In Terry, Chief Justice Stuart Rabner asked lawmakers to follow the lead of all 11 federal circuits and many states by creating the exception.

In the case, the Ocean County Prosecutor’s Office sought to make use of phone calls and text messages between Teron Savoy, the accused leader of a drug trafficking network, and his wife, Yolanda Terry, also charged with participating in the scheme, according to court documents.

The calls and texts were intercepted by wiretapping two cellphones used by Savoy, according to court documents.

Savoy and Terry moved to bar admission of the evidence at trial based on New Jersey Rule of Evidence 509, which provides, “No person shall disclose any communication made in confidence between such person and his or her spouse.” The privilege is also set forth in the Evidence Act of 1960. At present, marital privilege may be overcome only in certain circumstances, such as when either spouse waives it.

Ocean County Superior Court Judge Stephanie Wauters denied the motion, holding the privilege inapplicable because it would be law enforcement, not one of the spouses, who disclosed the communications.

But the Appellate Division reversed, deeming the communications protected even though they were intercepted.
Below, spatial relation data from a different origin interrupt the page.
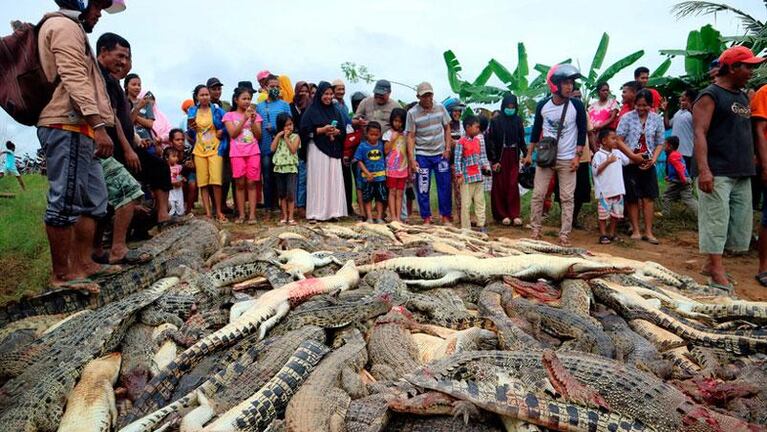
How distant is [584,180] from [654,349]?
19.0 ft

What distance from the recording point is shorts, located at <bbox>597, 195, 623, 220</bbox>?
7.54m

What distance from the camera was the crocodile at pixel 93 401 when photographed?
2.71 m

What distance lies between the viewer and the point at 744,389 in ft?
8.64

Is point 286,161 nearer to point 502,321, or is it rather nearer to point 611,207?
point 611,207

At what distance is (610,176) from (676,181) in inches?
81.9

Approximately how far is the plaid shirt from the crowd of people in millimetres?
19

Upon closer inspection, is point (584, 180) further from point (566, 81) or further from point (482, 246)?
point (482, 246)

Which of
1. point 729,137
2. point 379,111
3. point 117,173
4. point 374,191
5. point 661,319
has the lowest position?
point 661,319

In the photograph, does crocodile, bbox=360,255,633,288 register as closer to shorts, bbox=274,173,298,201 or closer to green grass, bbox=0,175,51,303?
green grass, bbox=0,175,51,303

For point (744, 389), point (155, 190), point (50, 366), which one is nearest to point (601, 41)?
point (155, 190)

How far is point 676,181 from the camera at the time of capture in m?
8.74

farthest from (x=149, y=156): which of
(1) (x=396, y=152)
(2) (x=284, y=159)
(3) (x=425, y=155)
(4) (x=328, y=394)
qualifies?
(4) (x=328, y=394)

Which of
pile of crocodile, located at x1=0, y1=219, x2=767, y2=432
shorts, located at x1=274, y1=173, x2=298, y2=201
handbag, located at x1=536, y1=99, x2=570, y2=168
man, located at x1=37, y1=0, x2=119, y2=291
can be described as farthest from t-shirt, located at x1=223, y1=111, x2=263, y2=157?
handbag, located at x1=536, y1=99, x2=570, y2=168

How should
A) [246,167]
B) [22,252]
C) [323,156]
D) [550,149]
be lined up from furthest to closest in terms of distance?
1. [323,156]
2. [246,167]
3. [550,149]
4. [22,252]
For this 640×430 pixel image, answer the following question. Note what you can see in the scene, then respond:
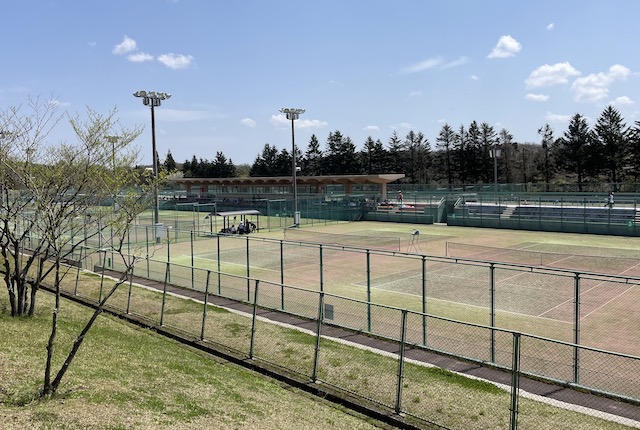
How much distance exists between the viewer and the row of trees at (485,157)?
90.1 meters

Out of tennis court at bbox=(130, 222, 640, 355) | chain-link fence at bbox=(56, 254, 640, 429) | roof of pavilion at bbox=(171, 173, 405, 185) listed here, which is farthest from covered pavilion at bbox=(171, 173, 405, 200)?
chain-link fence at bbox=(56, 254, 640, 429)

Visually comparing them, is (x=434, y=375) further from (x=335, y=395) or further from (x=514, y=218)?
(x=514, y=218)

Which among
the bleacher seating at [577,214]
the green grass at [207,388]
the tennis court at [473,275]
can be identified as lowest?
the tennis court at [473,275]

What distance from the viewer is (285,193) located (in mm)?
84812

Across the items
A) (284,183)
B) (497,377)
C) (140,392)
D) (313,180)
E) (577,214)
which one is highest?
(313,180)

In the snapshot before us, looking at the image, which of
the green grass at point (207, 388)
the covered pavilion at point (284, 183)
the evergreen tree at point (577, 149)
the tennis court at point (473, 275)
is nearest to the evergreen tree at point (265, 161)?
the covered pavilion at point (284, 183)

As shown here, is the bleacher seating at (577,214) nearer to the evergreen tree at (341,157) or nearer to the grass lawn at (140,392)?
the grass lawn at (140,392)

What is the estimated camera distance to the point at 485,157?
356ft

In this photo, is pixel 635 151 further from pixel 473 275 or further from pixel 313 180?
pixel 473 275

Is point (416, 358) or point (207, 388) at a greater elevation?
point (207, 388)

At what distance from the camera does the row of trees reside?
295 ft

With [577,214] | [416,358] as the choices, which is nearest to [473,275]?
[416,358]

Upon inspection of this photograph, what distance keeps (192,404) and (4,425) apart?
294 cm

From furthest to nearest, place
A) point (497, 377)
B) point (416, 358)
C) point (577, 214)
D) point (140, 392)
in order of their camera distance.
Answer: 1. point (577, 214)
2. point (416, 358)
3. point (497, 377)
4. point (140, 392)
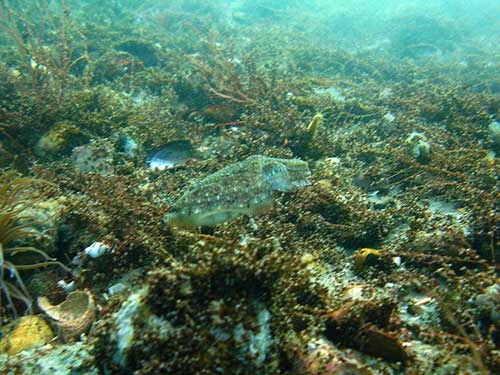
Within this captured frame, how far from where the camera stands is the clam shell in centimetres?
314

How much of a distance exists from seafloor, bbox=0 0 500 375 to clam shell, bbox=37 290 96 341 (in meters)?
0.02

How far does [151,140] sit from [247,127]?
2.15 metres

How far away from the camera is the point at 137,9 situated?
23406mm

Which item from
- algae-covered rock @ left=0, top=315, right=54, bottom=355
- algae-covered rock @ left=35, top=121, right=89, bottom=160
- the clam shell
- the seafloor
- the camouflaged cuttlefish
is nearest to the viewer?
the seafloor

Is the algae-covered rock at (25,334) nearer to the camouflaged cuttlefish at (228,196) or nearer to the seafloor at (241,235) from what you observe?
the seafloor at (241,235)

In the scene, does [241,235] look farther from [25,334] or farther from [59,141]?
[59,141]

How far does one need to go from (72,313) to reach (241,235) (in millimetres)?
2006

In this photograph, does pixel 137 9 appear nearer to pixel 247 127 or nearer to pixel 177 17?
pixel 177 17

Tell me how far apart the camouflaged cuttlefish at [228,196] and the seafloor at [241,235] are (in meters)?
0.05

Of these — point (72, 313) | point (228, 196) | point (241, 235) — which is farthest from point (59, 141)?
point (241, 235)

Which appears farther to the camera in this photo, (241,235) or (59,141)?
(59,141)

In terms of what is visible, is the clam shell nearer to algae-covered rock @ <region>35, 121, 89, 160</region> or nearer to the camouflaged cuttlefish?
the camouflaged cuttlefish

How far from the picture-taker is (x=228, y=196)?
3803 millimetres

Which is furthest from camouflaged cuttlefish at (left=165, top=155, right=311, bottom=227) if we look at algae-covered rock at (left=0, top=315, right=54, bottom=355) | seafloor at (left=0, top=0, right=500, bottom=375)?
algae-covered rock at (left=0, top=315, right=54, bottom=355)
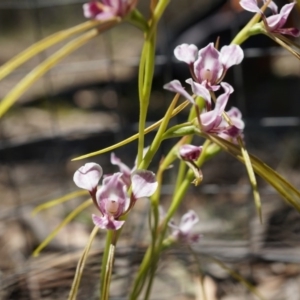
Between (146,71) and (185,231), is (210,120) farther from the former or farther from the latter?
(185,231)

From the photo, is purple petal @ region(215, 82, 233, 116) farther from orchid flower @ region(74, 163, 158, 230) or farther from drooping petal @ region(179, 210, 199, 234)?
drooping petal @ region(179, 210, 199, 234)

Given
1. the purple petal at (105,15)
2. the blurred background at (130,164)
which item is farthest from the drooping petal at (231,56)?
the blurred background at (130,164)

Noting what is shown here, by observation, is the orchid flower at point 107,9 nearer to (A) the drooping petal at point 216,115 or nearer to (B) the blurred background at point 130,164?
(A) the drooping petal at point 216,115

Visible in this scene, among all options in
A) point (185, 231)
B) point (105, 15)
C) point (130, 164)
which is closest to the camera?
point (105, 15)

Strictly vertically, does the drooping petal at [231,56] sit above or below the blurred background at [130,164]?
above

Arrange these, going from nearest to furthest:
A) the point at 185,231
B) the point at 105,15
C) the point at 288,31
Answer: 1. the point at 105,15
2. the point at 288,31
3. the point at 185,231

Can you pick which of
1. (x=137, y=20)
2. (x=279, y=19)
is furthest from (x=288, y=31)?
(x=137, y=20)

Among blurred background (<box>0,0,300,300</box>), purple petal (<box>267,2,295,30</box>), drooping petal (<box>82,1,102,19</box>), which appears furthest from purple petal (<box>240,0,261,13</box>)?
blurred background (<box>0,0,300,300</box>)

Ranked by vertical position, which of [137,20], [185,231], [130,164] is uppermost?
[137,20]
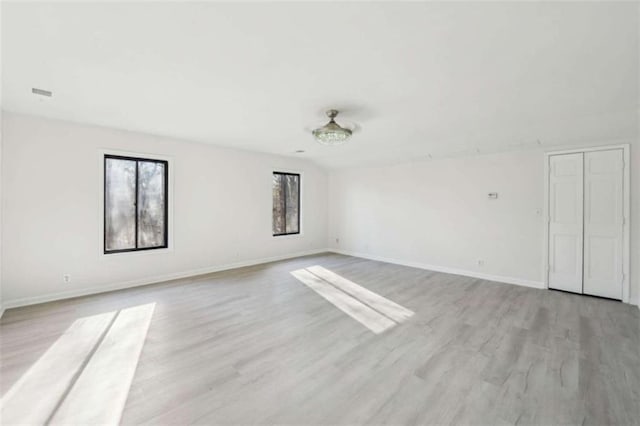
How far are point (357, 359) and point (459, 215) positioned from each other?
417cm

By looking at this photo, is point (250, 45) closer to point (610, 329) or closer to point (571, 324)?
point (571, 324)

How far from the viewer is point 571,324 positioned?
3.22 meters

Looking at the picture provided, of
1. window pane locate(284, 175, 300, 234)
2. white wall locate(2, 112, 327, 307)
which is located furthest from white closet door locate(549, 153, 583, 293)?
white wall locate(2, 112, 327, 307)

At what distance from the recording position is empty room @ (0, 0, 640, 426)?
185 cm

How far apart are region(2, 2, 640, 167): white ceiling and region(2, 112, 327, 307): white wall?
0.46 m

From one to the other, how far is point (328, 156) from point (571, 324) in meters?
5.14

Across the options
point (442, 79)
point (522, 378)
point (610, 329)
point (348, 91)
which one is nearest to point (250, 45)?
point (348, 91)

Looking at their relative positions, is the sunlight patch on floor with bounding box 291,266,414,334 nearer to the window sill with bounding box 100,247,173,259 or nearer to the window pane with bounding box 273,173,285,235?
the window pane with bounding box 273,173,285,235

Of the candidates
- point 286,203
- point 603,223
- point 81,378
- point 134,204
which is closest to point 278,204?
point 286,203

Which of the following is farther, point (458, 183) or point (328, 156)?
point (328, 156)

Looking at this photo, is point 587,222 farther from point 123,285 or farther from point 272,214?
point 123,285

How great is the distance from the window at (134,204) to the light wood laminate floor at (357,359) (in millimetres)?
978

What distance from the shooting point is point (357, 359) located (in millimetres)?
2467

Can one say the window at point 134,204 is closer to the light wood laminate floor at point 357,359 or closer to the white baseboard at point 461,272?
the light wood laminate floor at point 357,359
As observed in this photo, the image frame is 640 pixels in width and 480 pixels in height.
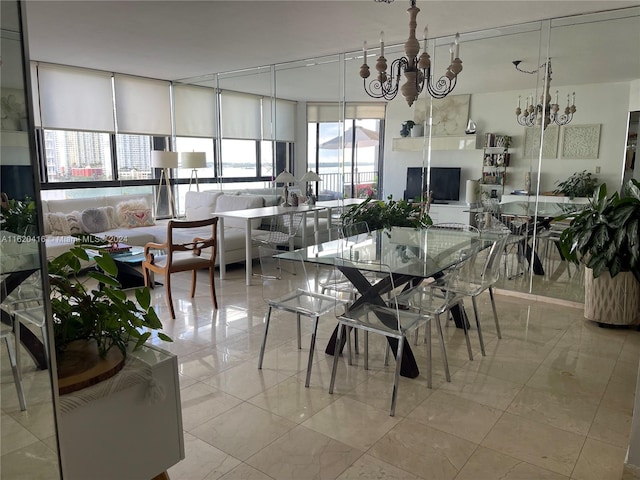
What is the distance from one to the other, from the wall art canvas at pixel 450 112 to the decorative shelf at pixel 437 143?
96mm

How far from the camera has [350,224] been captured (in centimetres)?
404

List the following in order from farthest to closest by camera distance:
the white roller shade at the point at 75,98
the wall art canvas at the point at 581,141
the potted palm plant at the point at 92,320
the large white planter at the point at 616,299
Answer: the white roller shade at the point at 75,98 < the wall art canvas at the point at 581,141 < the large white planter at the point at 616,299 < the potted palm plant at the point at 92,320

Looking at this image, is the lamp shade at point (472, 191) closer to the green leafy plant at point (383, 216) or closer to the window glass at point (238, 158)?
the green leafy plant at point (383, 216)

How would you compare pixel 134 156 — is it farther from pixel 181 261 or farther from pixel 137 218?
pixel 181 261

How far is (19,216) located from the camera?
955 millimetres

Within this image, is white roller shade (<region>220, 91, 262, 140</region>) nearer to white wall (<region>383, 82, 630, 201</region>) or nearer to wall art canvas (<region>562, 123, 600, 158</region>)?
white wall (<region>383, 82, 630, 201</region>)

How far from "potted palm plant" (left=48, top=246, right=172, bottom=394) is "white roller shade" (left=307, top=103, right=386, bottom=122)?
18.2 ft

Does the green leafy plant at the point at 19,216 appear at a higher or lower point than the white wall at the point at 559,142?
lower

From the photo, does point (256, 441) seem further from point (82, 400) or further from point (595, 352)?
point (595, 352)

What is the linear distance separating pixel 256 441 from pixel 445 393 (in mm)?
1195

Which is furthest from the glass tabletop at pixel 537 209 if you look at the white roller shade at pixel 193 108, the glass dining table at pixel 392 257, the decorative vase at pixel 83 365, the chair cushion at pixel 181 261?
the white roller shade at pixel 193 108

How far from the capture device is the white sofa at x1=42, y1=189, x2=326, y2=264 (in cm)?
591

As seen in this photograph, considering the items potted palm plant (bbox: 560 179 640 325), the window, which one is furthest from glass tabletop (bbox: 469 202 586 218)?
the window

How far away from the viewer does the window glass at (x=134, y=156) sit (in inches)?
289
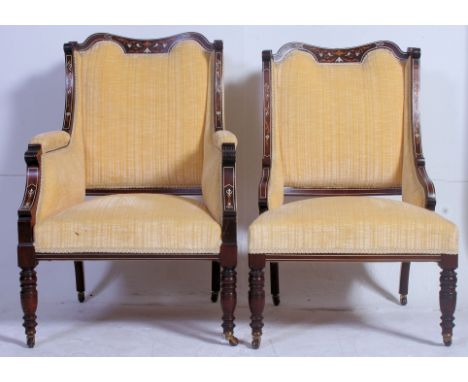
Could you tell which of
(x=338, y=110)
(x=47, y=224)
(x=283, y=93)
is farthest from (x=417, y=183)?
(x=47, y=224)

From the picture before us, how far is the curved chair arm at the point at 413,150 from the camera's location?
8.59 ft

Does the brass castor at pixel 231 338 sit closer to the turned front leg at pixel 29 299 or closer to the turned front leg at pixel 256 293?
the turned front leg at pixel 256 293

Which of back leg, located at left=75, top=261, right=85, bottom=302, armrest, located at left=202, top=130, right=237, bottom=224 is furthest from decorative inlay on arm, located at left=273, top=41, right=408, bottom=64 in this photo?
back leg, located at left=75, top=261, right=85, bottom=302

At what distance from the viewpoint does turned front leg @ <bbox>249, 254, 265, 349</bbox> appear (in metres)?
2.32

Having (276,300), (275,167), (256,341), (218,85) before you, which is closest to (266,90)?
(218,85)

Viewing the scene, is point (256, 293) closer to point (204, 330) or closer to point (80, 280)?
point (204, 330)

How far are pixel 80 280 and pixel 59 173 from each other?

The panel agreed with Wauters that a crime-fraud exception for spousal communications was a good idea, but said New Jersey judges lack power to create such an exception.

The Supreme Court affirmed on the applicability of the marital privilege to Savoy and Terry’s case, but called for a change in the law to “strike an appropriate balance between marital privacy and the public’s interest in attaining justice.” “The marital communications privilege is meant to encourage marital harmony, not to protect the planning or commission of crimes,” Rabner said.

He proposed language that would create an exception for “a communication that relates to an ongoing or future crime or fraud in which the spouses were joint participants at the time of the communication.” Rabner pointed out that many other jurisdictions—including California, Illinois, New York and Texas—have a crime-fraud exception. And the crime-fraud exception already exists for other evidentiary privileges in New Jersey, he added: attorney-client, physician-patient, cleric-penitent and mediation privileges.

The bill would nullify the privilege on communications between spouses or civil union partners “if the communication relates to an ongoing or future crime or fraud in which the spouses or partners were or are joint participants at the time of the communication.” The law, if signed, would go into effect immediately.